Seán Aigboboh

Personal information
- Nationality: Irish
- Born: 22 October 2005 (age 20)

Sport
- Sport: Athletics
- Event: Sprint
- College team: Houston Cougars
- Club: Tallaght AC
- Coached by: Carl Lewis

= Seán Aigboboh =

Irish sprinter (born 2005)

Seán Aigboboh (born 22 October 2005) is an Irish-Nigerian sprinter. In 2026, he set an Irish national record of 20.27 seconds for the 200 metres. The previous year, he was part of an Irish national record setting men's 4 x 100 metres relay team.

==Biography==
A Tallaght Athletics Club member he was coached by Daniel Kilgallon. In June 2023 while representing The High School, Dublin, Aigboboh won the senior 100 metres title at the All-Ireland Schools Championships in Tullamore, setting a new personal best time of 10.67 to win the title.

In February 2024, Aigboboh placed third overall with a new personal best time of 6.77 in the 60 metres final at the Irish Indoor Championships. That summer, Aigboboh also finishes third with a new personal best time of 10.39 seconds for the 100 metres at the senior Irish Championships at the age of 18 years-old.
Aigboboh competed for Ireland at the 2024 World Athletics U20 Championships in Lima, Peru, and was a finalist with the men's 4 x 100 m relay team and reached the semi-finals of the 100 metres.

Aigboboh competed for Ireland at the 2025 European Athletics Team Championships in Maribor, Slovenia, in June 2025. Running alongside Michael Farrelly, Marcus Lawler and Israel Olatunde, he set a new Irish 4 x 100 metres relay national record. In July, he won the Irish U23 national title over 100 metres. In August at the senior 2025 Irish Championships, Aigboboh, Joseph Ojewumi, Joseph Finnegan Murphy and Dubem Amah combined to win the Irish 4 x 100m relay title for Tallaght in 41.66 seconds. He was also runner-up to Bori Akinola over 100 metres at the championships.

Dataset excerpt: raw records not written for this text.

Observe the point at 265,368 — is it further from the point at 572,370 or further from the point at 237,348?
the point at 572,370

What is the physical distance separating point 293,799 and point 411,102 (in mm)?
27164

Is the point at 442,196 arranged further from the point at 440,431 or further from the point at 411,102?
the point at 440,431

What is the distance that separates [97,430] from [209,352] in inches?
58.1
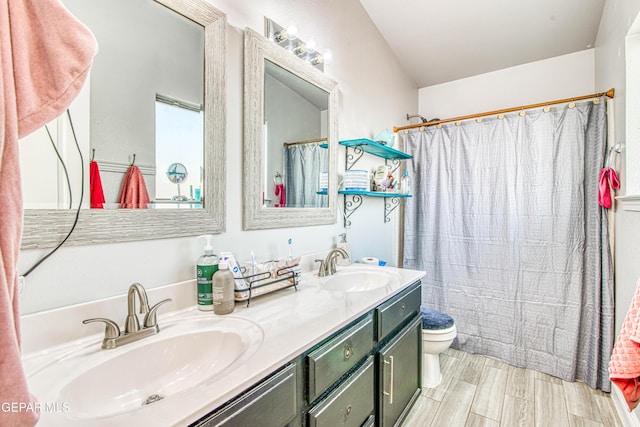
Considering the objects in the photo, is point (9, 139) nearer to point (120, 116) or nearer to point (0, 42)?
point (0, 42)

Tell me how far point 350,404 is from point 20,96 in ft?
3.95

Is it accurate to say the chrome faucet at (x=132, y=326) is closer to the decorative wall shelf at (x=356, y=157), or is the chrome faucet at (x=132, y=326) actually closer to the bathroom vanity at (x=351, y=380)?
the bathroom vanity at (x=351, y=380)

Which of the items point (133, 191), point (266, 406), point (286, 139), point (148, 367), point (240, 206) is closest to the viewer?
point (266, 406)

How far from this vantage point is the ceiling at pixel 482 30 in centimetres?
209

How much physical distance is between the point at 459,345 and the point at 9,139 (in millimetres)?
2934

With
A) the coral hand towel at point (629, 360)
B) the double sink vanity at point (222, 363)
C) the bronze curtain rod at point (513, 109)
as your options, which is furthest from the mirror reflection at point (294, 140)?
the coral hand towel at point (629, 360)

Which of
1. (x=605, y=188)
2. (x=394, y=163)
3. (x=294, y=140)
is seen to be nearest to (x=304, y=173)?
(x=294, y=140)

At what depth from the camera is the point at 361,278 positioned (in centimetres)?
180

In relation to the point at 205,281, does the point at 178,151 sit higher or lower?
higher

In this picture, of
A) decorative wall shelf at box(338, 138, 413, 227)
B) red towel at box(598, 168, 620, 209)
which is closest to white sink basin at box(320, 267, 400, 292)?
decorative wall shelf at box(338, 138, 413, 227)

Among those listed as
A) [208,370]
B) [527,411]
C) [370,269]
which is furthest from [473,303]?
[208,370]

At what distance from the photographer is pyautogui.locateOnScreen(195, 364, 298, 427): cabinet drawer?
2.09ft

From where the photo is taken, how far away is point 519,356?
234 centimetres

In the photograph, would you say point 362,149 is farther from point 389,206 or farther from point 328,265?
point 328,265
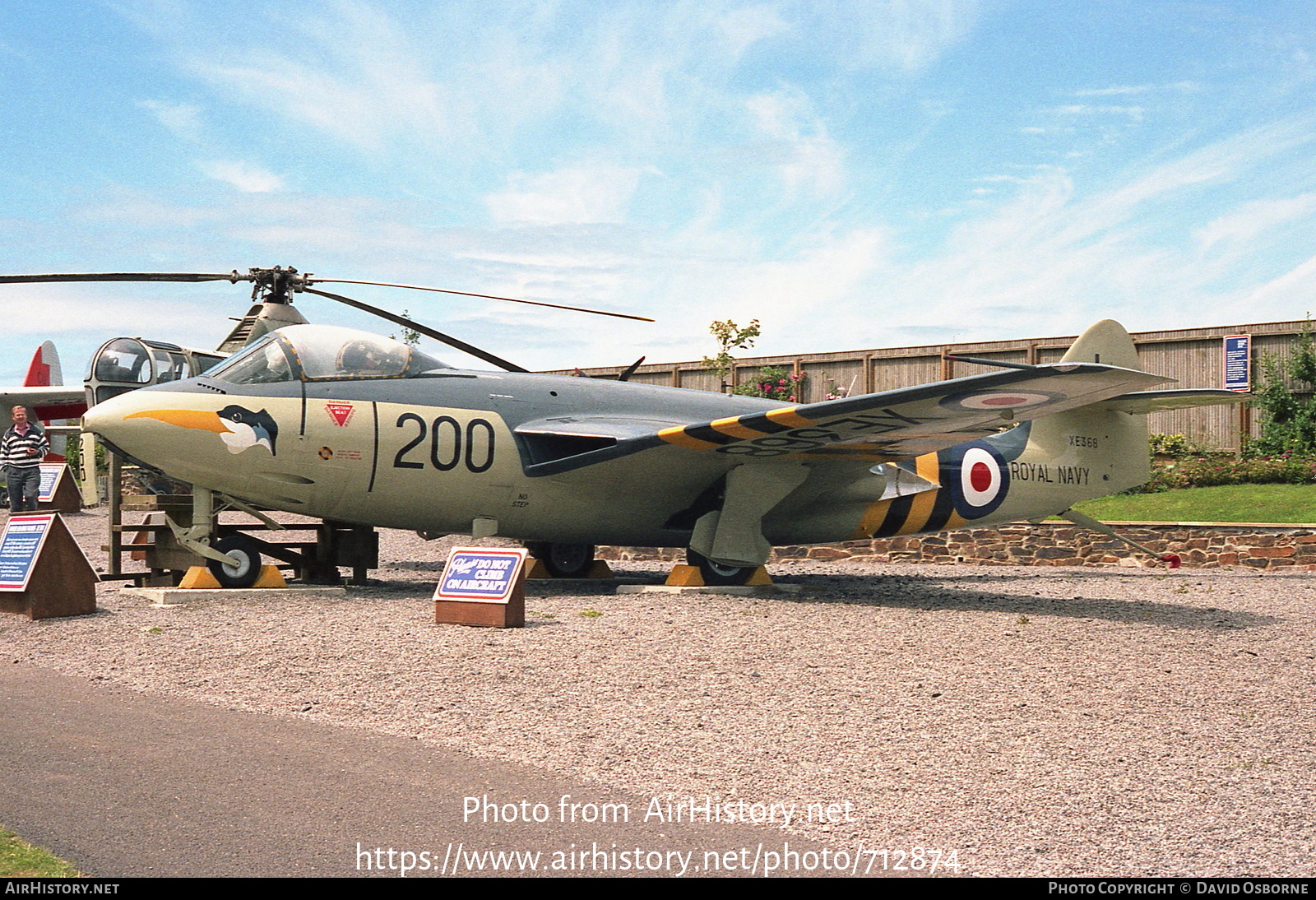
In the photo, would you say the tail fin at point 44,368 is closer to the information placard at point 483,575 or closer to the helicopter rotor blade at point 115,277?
the helicopter rotor blade at point 115,277

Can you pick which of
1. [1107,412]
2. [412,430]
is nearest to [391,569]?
[412,430]

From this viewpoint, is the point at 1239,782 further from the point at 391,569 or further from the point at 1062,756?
the point at 391,569

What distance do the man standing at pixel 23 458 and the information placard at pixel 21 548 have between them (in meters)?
7.33

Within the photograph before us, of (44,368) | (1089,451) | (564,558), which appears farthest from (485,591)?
(44,368)

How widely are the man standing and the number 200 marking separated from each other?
8151 millimetres

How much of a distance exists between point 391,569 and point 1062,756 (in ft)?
37.7

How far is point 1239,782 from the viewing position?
15.2 ft

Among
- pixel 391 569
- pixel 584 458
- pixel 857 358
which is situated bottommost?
pixel 391 569

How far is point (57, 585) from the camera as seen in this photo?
360 inches

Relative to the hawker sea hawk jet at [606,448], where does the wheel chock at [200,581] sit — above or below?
below

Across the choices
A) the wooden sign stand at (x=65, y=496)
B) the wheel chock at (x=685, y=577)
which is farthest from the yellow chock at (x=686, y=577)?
the wooden sign stand at (x=65, y=496)

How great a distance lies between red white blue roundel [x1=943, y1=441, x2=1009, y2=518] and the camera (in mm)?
13945

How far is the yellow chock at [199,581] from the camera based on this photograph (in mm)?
10680

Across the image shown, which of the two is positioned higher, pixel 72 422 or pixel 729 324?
pixel 729 324
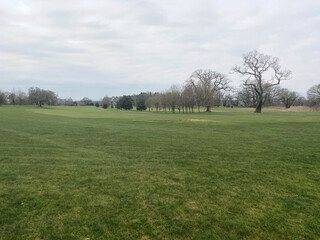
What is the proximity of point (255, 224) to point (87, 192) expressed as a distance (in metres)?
3.75

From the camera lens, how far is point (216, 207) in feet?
14.8


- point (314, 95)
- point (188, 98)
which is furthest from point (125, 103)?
point (314, 95)

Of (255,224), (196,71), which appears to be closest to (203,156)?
(255,224)

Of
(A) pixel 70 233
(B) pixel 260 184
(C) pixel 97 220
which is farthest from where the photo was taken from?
(B) pixel 260 184

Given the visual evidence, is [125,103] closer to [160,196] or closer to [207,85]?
[207,85]

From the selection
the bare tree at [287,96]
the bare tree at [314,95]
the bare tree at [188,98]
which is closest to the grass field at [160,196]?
the bare tree at [188,98]

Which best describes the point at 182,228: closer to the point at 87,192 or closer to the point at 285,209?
the point at 285,209

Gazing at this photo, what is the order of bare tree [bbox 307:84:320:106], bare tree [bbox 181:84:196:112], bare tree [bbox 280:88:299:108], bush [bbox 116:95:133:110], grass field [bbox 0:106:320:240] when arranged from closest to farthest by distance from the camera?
grass field [bbox 0:106:320:240] < bare tree [bbox 181:84:196:112] < bare tree [bbox 307:84:320:106] < bare tree [bbox 280:88:299:108] < bush [bbox 116:95:133:110]

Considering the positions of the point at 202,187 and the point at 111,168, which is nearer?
the point at 202,187

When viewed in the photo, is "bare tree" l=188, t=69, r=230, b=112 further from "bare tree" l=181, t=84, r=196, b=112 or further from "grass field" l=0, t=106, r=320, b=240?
"grass field" l=0, t=106, r=320, b=240

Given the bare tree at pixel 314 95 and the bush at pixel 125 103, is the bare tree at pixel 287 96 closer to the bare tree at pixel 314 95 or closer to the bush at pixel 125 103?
the bare tree at pixel 314 95

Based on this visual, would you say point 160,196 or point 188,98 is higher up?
point 188,98

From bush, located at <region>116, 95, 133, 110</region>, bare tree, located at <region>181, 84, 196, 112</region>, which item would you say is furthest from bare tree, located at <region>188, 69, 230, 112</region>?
bush, located at <region>116, 95, 133, 110</region>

Competing for the University of Houston in the United States at the Penn Relays in April 2026, Aigboboh ran a new personal best time of 10.27 seconds for the 100 metres. That month, he set a personal best of 20.54 seconds for the 200 metres while competing in Texas. On 30 April, Aigboboh set a new Irish national record in the 200 metres to win the Cameron Burrell Invitational with a wind-legal time of 20.27 seconds (+2.0m/s) in Houston, surpassing the previous national senior record of 20.30 set by Paul Hession in 2007. In July, he ran 20.63 seconds to finish second in the 200 metres to Ebuka Nwokeji at the Cork City Sports in Ireland. At the Irish Championships on 25 July, he placed second to Benjamin Richardson in the 200 metres. Competing at the 2026 European Athletics Championships in Birmingham, England he reached the semi-finals in the 200 metres. He also ran in the men's 4 x 100 metres relay at the championships.